## [WHAT THIS TASK INVOLVES]
Convert the records below into a Markdown table, starting at the line that contains "By looking at" and ending at the last line of the records, with blank lines left out. Use two columns, No. and Text, for the row number and the line.

(Dataset items)
════

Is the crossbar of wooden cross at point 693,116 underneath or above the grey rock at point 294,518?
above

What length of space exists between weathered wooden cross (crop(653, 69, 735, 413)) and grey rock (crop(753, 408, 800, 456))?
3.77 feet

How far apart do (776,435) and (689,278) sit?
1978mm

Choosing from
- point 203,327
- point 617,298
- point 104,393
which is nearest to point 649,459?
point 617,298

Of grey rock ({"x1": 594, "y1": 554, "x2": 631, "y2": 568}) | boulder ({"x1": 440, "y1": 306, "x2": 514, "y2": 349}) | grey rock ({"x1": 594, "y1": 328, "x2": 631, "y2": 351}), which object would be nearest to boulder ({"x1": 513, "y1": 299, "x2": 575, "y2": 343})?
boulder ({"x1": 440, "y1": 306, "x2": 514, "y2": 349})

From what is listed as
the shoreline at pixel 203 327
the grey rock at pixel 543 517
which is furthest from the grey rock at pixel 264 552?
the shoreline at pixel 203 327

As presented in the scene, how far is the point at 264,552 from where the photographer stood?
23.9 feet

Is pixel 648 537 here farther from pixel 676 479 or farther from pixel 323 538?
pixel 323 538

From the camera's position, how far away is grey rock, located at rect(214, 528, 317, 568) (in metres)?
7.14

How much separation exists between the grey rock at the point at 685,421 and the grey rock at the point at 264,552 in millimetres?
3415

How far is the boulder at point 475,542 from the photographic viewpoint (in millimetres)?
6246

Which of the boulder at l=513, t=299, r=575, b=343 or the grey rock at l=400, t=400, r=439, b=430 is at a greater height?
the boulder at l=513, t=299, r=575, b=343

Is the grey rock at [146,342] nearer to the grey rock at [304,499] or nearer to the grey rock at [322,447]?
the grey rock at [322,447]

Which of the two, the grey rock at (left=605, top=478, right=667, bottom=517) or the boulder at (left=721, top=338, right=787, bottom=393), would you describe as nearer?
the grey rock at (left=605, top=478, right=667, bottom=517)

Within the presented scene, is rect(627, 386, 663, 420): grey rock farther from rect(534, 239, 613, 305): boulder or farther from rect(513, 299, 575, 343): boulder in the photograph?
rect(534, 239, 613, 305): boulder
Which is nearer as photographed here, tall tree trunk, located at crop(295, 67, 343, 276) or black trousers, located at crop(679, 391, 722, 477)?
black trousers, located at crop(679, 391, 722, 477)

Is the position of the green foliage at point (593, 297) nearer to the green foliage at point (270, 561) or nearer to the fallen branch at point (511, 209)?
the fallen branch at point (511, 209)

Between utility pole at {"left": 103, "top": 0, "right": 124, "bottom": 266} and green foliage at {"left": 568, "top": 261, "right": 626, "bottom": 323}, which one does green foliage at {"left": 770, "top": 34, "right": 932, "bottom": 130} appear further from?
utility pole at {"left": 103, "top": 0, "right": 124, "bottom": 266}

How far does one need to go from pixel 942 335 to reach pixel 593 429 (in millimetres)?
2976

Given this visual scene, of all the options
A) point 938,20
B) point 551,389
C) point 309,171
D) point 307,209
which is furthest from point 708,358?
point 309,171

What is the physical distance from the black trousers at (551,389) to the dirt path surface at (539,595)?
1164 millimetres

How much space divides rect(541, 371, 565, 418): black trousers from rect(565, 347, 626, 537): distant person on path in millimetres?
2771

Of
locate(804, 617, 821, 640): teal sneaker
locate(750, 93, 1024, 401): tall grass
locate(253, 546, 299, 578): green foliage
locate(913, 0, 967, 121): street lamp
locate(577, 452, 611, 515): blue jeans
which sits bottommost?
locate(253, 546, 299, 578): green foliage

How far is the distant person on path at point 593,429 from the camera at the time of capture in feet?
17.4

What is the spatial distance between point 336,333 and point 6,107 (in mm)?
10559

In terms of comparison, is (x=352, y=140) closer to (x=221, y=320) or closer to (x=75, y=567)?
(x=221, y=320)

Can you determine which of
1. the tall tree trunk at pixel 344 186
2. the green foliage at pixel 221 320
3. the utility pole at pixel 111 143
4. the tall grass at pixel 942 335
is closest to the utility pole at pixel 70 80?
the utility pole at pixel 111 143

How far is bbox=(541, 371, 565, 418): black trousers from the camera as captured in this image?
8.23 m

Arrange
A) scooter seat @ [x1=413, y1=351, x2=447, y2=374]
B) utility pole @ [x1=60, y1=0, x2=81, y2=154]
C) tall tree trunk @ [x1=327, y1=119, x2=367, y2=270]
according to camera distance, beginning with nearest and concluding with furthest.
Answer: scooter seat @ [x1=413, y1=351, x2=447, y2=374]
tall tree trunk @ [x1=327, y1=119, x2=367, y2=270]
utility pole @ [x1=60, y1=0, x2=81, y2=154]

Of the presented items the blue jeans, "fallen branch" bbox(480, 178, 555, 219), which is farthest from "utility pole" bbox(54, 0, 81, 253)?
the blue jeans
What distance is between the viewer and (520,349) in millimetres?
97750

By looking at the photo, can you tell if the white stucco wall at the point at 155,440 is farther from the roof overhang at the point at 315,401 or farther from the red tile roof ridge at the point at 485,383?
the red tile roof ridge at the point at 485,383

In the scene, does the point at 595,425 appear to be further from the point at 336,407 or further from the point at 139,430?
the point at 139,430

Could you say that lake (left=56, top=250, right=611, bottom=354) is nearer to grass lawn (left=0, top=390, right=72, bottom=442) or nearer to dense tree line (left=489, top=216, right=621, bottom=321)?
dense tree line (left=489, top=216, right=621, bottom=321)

════

## [WORKED SOLUTION]
| No. | Text |
|---|---|
| 1 | By looking at the photo, can you tell if the white stucco wall at the point at 155,440 is farther from the roof overhang at the point at 315,401 or farther from the red tile roof ridge at the point at 485,383? |
| 2 | the red tile roof ridge at the point at 485,383 |
| 3 | In the scene, does the point at 595,425 appear to be further from the point at 336,407 or further from the point at 139,430? |
| 4 | the point at 139,430 |
| 5 | Could you say that lake (left=56, top=250, right=611, bottom=354) is nearer to grass lawn (left=0, top=390, right=72, bottom=442) or nearer to dense tree line (left=489, top=216, right=621, bottom=321)? |
| 6 | dense tree line (left=489, top=216, right=621, bottom=321) |